WORK REQUEST:
No pictures belong in the copy. Reproduce exactly the lines beginning at the line containing "Sweater blazer at Club Monaco" and continuing to the end of the entries below.

EXTRACTED MATERIAL:

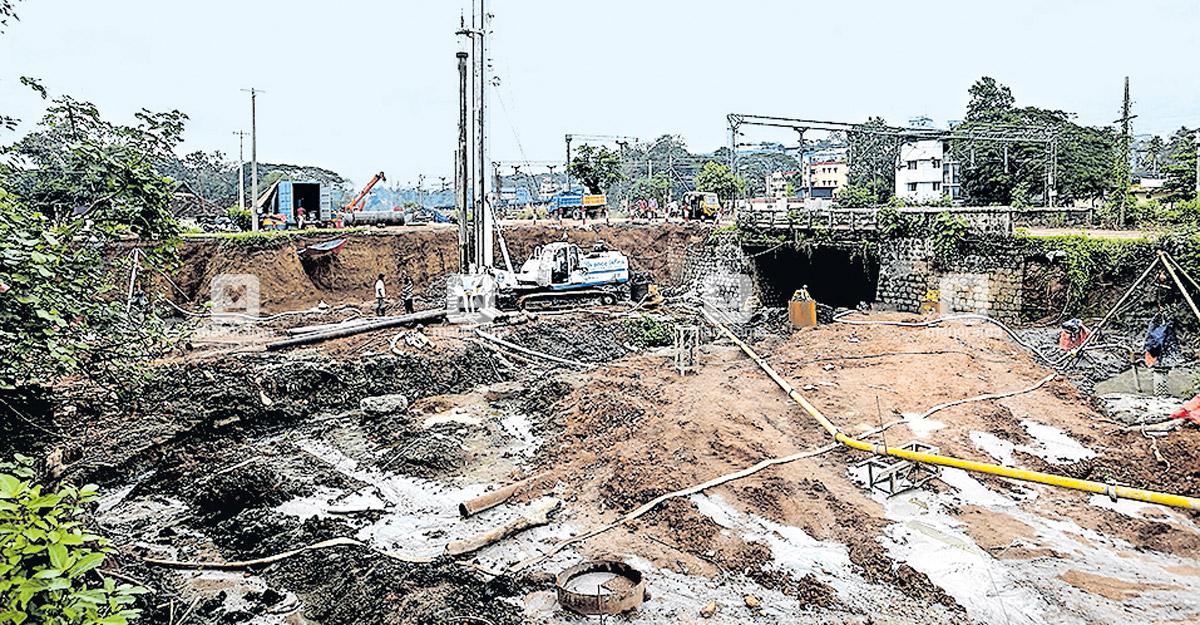 Kottayam railway station set for grand makeover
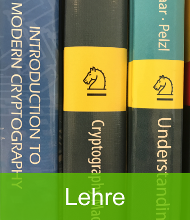 ChaAC - Lehre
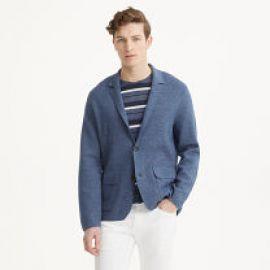 Sweater blazer at Club Monaco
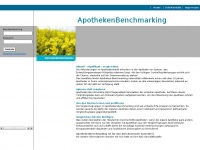 apobenchmarking.de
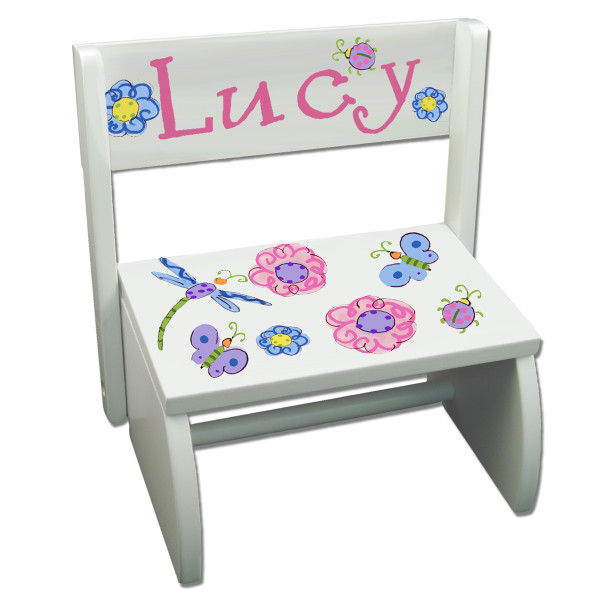 Personalized wooden step stool for toddlers hand painted with recipient's name and design theme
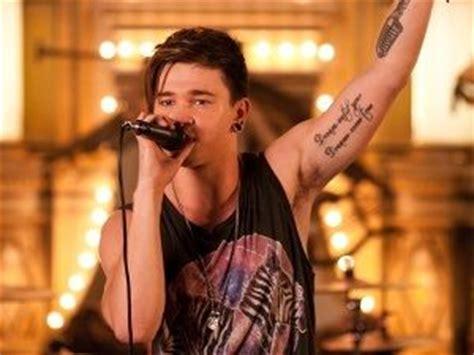 tattooed on my heart reece mastin lyrics pinterest the world s catalog of ideas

OUTPUT:
 Sweater blazer at Club Monaco
 apobenchmarking.de
 Personalized wooden step stool for toddlers hand painted with recipient's name and design theme
 tattooed on my heart reece mastin lyrics pinterest the world s catalog of ideas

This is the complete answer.